House of Cards and Orange Is the New Black are wildly popular hits that prove Netflix can make shows that compete with the best of cable programming…right? That’s been the narrative around the streaming service over the last year, but hard proof has been harder to come by. Netflix has never provided concrete data validating that its shows are watched by large numbers of viewers.
Soon Nielsen, the standard-bearer for TV ratings, may change that. The TV ratings company revealed to the Wall Street Journal that it’s planning to begin tracking viewership of online video services like Netflix and Amazon Prime Instant Video in December by analyzing the audio of shows that are being streamed. The new ratings will come with a lot of caveats—they won’t track mobile devices and won’t take into account Netflix’s large global reach—but they will provide a sense for the first time which Netflix shows are the most popular. And if the rest of the media world latches onto these new ratings as a standard, Netflix won’t be able to ignore them.

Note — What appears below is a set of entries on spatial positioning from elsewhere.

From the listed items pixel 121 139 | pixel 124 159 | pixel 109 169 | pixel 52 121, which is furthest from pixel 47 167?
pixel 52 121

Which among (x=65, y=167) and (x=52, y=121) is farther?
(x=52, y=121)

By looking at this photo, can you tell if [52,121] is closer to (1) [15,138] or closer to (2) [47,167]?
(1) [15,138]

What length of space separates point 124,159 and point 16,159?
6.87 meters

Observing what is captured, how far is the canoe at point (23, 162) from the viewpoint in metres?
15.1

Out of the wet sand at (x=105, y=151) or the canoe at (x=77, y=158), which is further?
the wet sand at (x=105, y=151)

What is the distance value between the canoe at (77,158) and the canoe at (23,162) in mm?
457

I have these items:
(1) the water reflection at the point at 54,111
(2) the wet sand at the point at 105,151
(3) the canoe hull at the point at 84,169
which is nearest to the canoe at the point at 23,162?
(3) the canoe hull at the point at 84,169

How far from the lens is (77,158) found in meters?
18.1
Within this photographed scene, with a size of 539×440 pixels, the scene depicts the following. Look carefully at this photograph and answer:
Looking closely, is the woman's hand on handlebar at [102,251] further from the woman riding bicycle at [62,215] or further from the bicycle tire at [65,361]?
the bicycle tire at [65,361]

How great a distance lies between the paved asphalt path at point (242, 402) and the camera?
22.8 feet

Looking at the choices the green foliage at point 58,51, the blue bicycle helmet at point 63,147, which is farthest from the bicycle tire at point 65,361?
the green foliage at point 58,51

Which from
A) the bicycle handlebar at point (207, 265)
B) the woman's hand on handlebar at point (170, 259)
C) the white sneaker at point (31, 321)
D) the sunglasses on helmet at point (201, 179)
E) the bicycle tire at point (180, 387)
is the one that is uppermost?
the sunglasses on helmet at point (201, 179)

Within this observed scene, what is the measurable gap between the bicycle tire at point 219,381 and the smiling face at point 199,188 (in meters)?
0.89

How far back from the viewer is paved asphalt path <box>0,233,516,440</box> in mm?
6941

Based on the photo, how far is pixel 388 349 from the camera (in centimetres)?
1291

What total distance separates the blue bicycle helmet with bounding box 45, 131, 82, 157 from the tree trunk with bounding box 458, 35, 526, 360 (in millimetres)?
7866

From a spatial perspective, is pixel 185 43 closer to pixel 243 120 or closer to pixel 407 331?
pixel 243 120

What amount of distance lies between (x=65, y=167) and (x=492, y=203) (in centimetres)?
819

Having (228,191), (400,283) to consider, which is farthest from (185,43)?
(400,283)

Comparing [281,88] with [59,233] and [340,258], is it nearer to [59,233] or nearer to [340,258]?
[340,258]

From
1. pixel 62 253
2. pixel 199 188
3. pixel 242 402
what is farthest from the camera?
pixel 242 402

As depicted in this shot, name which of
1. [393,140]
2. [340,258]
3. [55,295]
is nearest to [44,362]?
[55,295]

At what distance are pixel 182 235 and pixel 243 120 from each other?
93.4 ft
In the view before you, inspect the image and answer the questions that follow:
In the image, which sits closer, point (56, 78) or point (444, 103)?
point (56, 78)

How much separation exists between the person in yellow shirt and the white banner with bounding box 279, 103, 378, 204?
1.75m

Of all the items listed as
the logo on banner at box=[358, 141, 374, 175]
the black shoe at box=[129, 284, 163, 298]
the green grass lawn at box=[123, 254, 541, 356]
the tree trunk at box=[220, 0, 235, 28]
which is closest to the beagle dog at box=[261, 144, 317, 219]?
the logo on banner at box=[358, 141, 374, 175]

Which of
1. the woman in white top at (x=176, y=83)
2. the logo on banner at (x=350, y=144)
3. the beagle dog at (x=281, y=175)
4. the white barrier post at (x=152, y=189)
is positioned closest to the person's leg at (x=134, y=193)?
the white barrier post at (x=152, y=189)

Ratings are important on traditional television because they help networks attract advertising. Netflix doesn’t sell ads and has argued that it therefore shouldn’t have to disclose its ratings. “It creates a benchmark that is irrelevant to the business but sexy and exciting to write about and puts a lot of performance pressure on shows that otherwise will be great shows over time,” chief content officer Ted Sarandos said at a conference in 2012. A Netflix spokesperson declined to comment.
But TV ratings are about a lot more than selling ads. Netflix viewership data would give traditional TV networks a better sense of how popular their shows are on the platform and, perhaps more importantly, how essential they are to the overall Netflix experience. This could affect negotiations for licensing programming, especially as more content companies such as CBS and Comcast launch their own streaming services. Networks already regularly leverage the popularity of their programming to extract higher fees from cable operators in very public spats, so they’d likely have no problem pulling Netflix into a similar scrum.
Ratings also help attract talent in the traditional TV world. HBO has risen to the top of the premium cable heap by continually serving up shows that are both critically acclaimed and extremely popular. If Netflix’s original shows are revealed to be watched less than those on TV, it might be harder to attract a David Fincher or a Kevin Spacey to the streaming service (even Fincher and Orange Is the New Black creator Jenji Kohan don’t know how popular their Netflix shows are).
Finally, regular ratings could introduce further volatility to Netflix’s already bumpy stock. The company’s share price tumbled more than 25% after it missed its own subscriber growth forecast in October. Investors might be further scared scared off if there were signs that the company’s growing stable of expensive original shows were not as popular as they believed.
Of course, there are ways Nielsen ratings could work in Netflix’s favor. If the company’s shows really are huge hits, that just lends more credence to its narrative as a television disruptor and could help convince more Hollywood stars to work with the streaming service. It’s also possible that Nielsen’s methodology, which is rather vague at the moment, won’t be considered accurate enough to be taken seriously. The company just recently acknowledged that it was reporting inaccurate ratings for the broadcast networks for seven months this year. And Viacom’s CEO has said he wants to adopt different ratings standards because he thinks Nielsen has been too slow to adapt to shifting consumer habits.
Either way, Netflix will probably have to contend with questions about the Nielsen figures from media executives, analysts, and reporters for a quite a while. It’s an unknown variable in their growth story that they’d likely rather not deal with. As the calculating Frank Underwood once said, “There’s a value in having secrets.”